- [Data extract]
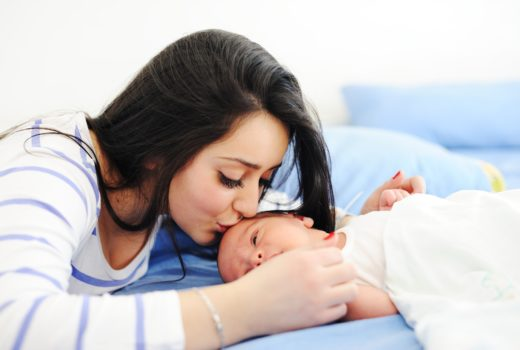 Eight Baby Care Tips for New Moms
==
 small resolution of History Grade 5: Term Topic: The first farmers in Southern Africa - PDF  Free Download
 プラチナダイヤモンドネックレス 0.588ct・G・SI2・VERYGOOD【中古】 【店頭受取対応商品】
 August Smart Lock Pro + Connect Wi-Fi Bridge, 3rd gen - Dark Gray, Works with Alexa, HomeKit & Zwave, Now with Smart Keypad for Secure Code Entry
* * *
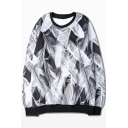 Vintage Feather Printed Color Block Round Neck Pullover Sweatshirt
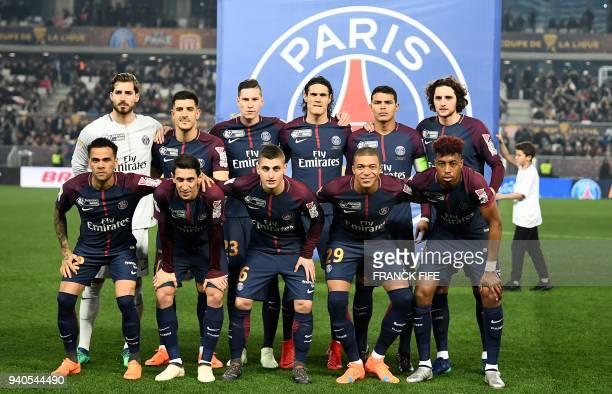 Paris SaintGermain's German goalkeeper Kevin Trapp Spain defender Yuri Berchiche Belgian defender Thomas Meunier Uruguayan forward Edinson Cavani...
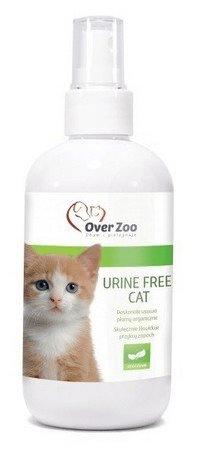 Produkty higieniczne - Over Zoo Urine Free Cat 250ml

- [About this task] Look through the material above and print exactly the lines from the one containing "small resolution of" to the one containing "August Smart Lock", both included, and nothing more.

- [Finished exercise]
 small resolution of History Grade 5: Term Topic: The first farmers in Southern Africa - PDF  Free Download
 プラチナダイヤモンドネックレス 0.588ct・G・SI2・VERYGOOD【中古】 【店頭受取対応商品】
 August Smart Lock Pro + Connect Wi-Fi Bridge, 3rd gen - Dark Gray, Works with Alexa, HomeKit & Zwave, Now with Smart Keypad for Secure Code Entry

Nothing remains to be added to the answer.